Mais le chef-d’oeuvre absolu de Monster Movie est « Yoo Doo Right », face B d’origine qui occupe l’intégralité de la deuxième face du vinyl : vingt minutes de rock psychédélique motorisé, une orgie rythmique qui commence lentement, à un tempo presque somnolent, et s’emballe progressivement dans une spirale de répétition hypnotique qui ne ressemble à rien de connu. C’est le Velvet Underground croisé avec du free jazz croisé avec de la musique africaine , et c’est enregistré à Cologne par des Allemands qui n’ont jamais mis les pieds au Congo mais qui ont compris que la répétition est une forme de transcendance.
Czukay révèle plus tard que la version de « Yoo Doo Right » sur l’album est un montage d’une session d’improvisation qui avait duré plusieurs heures, réduite à vingt minutes en salle de montage avec une précision de chirurgien. Ce fait capital dit tout sur la méthode Can : ils ne composent pas de chansons au sens traditionnel, ils capturent des états d’être collectif, puis taillent dans la matière avec des ciseaux de monteur de film, de la façon dont Godard taillait dans ses rushes.
L’influence de Monster Movie sur la musique populaire est disproportionnée par rapport à son succès commercial de l’époque, qui fut pratiquement nul. John Lydon et les Sex Pistols écouteront Can en boucle avant de créer le punk, et PIL construira ses premières oeuvres directement sur le modèle du groove répétitif et abrasif de Can. Brian Eno empruntera à Czukay la technique du montage sonore pour ses travaux avec Bowie sur la trilogie de Berlin. Radiohead reconnaîtra sa dette dans chaque interview. LCD Soundsystem naît directement de cet ADN : James Murphy, avant de créer LCD, passait ses nuits à écouter Can et à se demander comment mettre ça dans un format de dancefloor.

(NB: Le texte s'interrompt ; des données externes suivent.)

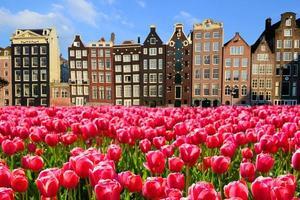 tulipas com casas no canal de amsterdã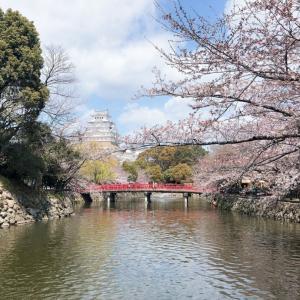 姫路城の思い出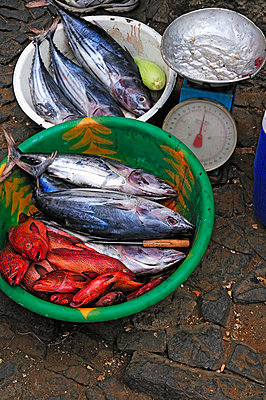 Fish market - p7260034 by Katarzyna Zommer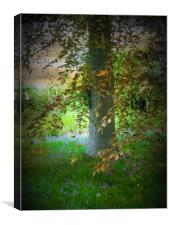 Bluebell Wood., Canvas Print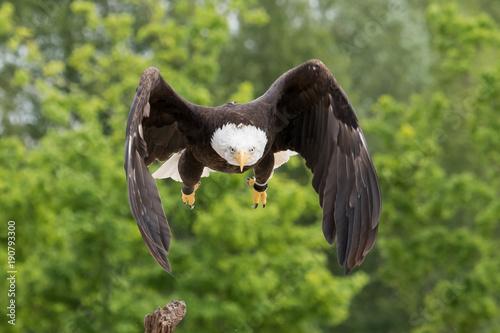 Aluminium Eagle Flying Bald Eagle
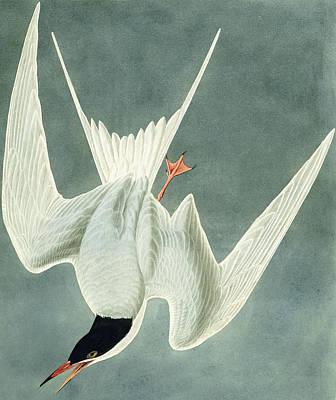 Great Turn Poster by John James Audubon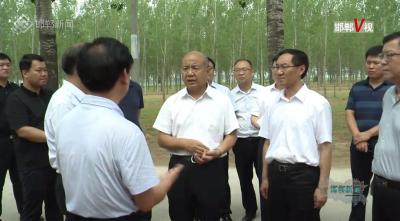 邯郸V视 |高宏志调研调度国有林场建设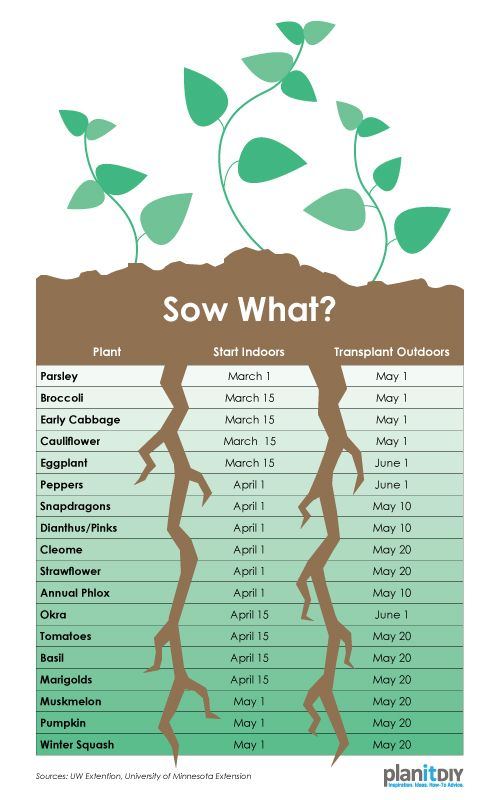 Use this chart to plan when to start seeds indoors and when to – Garden Planting Times
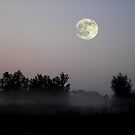 Early Morning Moon by Jarede Schmetterer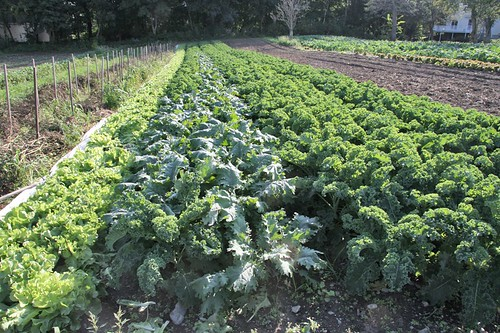 rows of kale: red Russian and Winterbor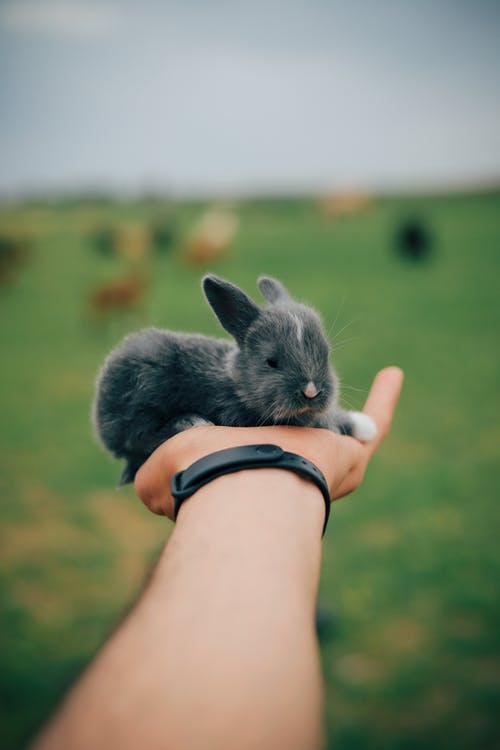 Little rabbit on hand of crop person against green field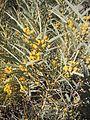 Acacia georginae flowers.jpg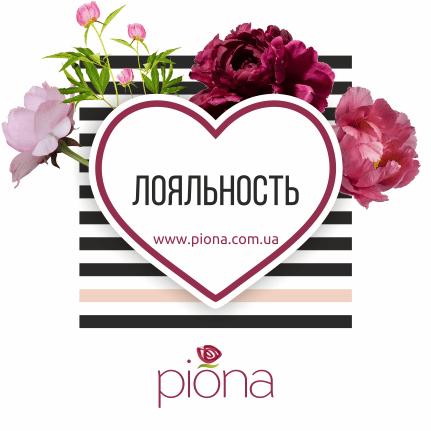 Пакет «Лояльность» от брэндинг бюро Пиона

Il faut aussi parler de la folie douce qui règne sur l’album. « Outside My Door » est presque une chanson pop , presque, mais pas tout à fait, parce qu’il y a toujours ce quelque chose qui dérape, qui refuse le confort de la résolution harmonique, qui préfère rester dans une suspension inconfortable. Can enseigne que la tension non résolue est plus puissante que n’importe quelle conclusion satisfaisante. Que la frustration peut être une esthétique.
Malcolm Mooney quittera le groupe après cet album, victime d’une crise psychologique que la musique de Can , intense, répétitive, hypnotique , n’a sans doute pas contribué à atténuer. Il retournera aux États-Unis, laissant derrière lui une performance vocale unique dans l’histoire du rock. Son remplaçant, Damo Suzuki, un Japonais découvert en train de chanter dans la rue à Munich, apportera quelque chose d’encore plus étrange et de plus beau. Et le groupe continuera vers des sommets encore plus vertigineux , Tago Mago, Ege Bamyasi, Future Days. Mais Monster Movie reste le point de départ, le moment fondateur où tout a basculé.
Écouter Monster Movie aujourd’hui, c’est comprendre que 1969 n’était pas seulement l’année de Woodstock et d’Abbey Road, de San Francisco et de Nashville. C’était aussi l’année où, dans un château rhénan prêté par un peintre généreux, une poignée de musiciens inclassables posaient les fondations de tout ce que la musique alternative, le post-punk, la techno et l’ambient feraient pendant les cinquante prochaines années. Le monstre du titre, c’est eux. Et cinquante ans après, ils sont toujours magnifiques.